Strong Swiss franc alarms unions and exporters

Discussion in 'Wall St. News' started by ASusilovic, Oct 6, 2010.

  1. Recent cases of Swiss firms paying cross-border workers in euros or slashing salaries to cope with a strong Swiss franc are not isolated, warn unions.

    The franc has appreciated by ten per cent against the euro since the start of 2010, much to the disquiet of unions and exporters. But economists say the impact of a strong franc on Swiss firms is not black or white.

    At the beginning of September the Swiss logistics firm Stöcklin, based in Dornach, south of Basel, sent letters to 120 of its cross-border workers who live in France and Germany proposing a new contract with a six per cent salary cut – or SFr300 per month.

    The management argued that they had benefited from a 12 per cent rise in their purchasing power as their salaries were paid in Swiss francs.

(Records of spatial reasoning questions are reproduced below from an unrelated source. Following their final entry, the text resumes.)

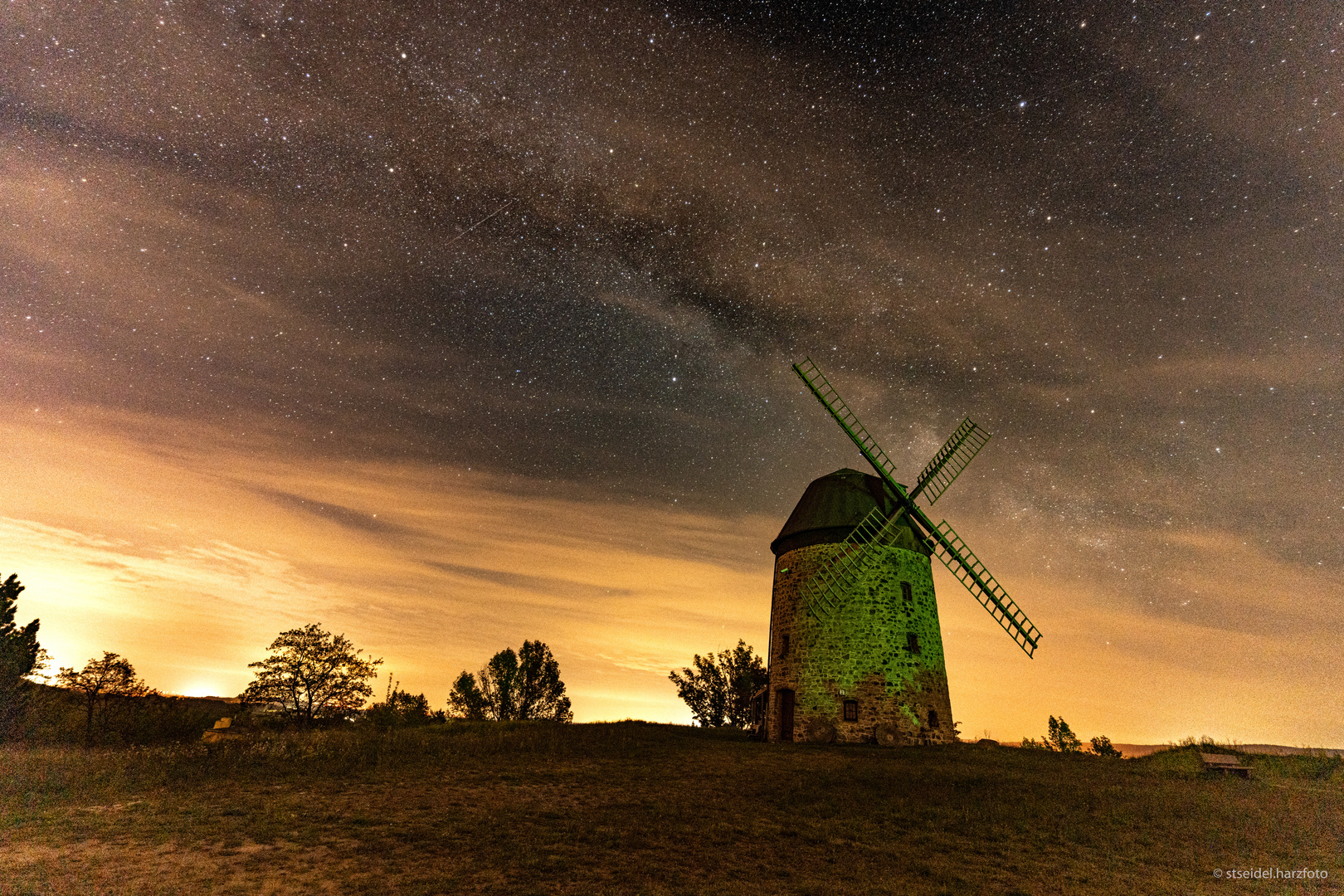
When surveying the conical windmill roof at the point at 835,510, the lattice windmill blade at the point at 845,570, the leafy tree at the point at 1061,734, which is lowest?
the leafy tree at the point at 1061,734

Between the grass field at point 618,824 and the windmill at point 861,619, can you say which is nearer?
the grass field at point 618,824

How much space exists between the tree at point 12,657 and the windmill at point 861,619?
3005cm

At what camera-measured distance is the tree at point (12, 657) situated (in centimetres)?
2348

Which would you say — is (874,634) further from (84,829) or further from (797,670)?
(84,829)

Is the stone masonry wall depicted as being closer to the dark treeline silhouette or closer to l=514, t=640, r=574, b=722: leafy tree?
the dark treeline silhouette

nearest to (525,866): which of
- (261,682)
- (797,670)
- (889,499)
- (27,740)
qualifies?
(797,670)

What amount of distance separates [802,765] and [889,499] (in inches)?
529

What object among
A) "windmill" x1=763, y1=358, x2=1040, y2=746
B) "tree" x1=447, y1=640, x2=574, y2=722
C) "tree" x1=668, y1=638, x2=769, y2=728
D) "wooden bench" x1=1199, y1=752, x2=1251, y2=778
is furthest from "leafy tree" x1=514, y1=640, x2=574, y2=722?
"wooden bench" x1=1199, y1=752, x2=1251, y2=778

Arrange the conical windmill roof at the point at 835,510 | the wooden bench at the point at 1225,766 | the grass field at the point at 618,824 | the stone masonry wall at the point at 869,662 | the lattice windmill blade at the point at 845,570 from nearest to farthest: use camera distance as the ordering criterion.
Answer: the grass field at the point at 618,824 → the wooden bench at the point at 1225,766 → the stone masonry wall at the point at 869,662 → the lattice windmill blade at the point at 845,570 → the conical windmill roof at the point at 835,510

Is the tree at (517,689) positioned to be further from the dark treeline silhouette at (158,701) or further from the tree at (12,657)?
the tree at (12,657)

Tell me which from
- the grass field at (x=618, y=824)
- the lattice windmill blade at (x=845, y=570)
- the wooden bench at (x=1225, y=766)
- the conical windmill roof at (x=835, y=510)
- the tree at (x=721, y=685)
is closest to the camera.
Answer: the grass field at (x=618, y=824)

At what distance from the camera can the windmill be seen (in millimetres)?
23516

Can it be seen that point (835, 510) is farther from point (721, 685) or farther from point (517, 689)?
point (517, 689)

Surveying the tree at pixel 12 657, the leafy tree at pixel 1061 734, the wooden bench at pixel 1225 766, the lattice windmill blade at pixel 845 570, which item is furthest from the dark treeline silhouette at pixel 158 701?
the leafy tree at pixel 1061 734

Ten workers who refused this measure were sacked.


    Swiss printing firm Karl Augustin went even further. At the beginning of August the company, based in Thayngen in canton Schaffhausen, decided to pay its 15 cross-border workers in euros rather than Swiss francs – and using a SFr1.55 per euro exchange rate calculation, while the present rate stands at SFr1.34 per euro.

    “After pressure we managed to change this to the current rate,” chief economist of the Swiss Trade Union Federation, Daniel Lampart, told swissinfo.ch, adding that the federation was considering court action over a related dismissal.

    Although these are the two main cases that have recently come to the public’s attention, the federation has indications that there are others involving firms paying in euros to try to “make profit on the back of employees”, especially cross-border workers, said Lampart.

    “This is illegal,” he warned. “By opening our labour market to the free movement of EU workers we guaranteed the Swiss people that Swiss salaries would be paid in Swiss francs – it’s the law.”

    In the 1990s Swiss unions denounced similar salary dumping moves by Ticino clothing firms, which tried to pay their staff in Italian lire after the currency slumped.

    “It hurts”

    Although Swiss manufacturing exports have started to pick up in recent months, the strong franc continues to eat into margins, particularly for companies that send the lion’s share of their goods to the European market.

    The euro zone is Switzerland’s biggest trading partner and industry groups have warned that the franc’s rise against the euro could force companies to move production outside Switzerland.

    “It hurts us that the Swiss franc appreciates because we produce nearly everything in Switzerland,” Friday’s Swiss daily Blick quoted Swatch chief executive Nick Hayek as saying.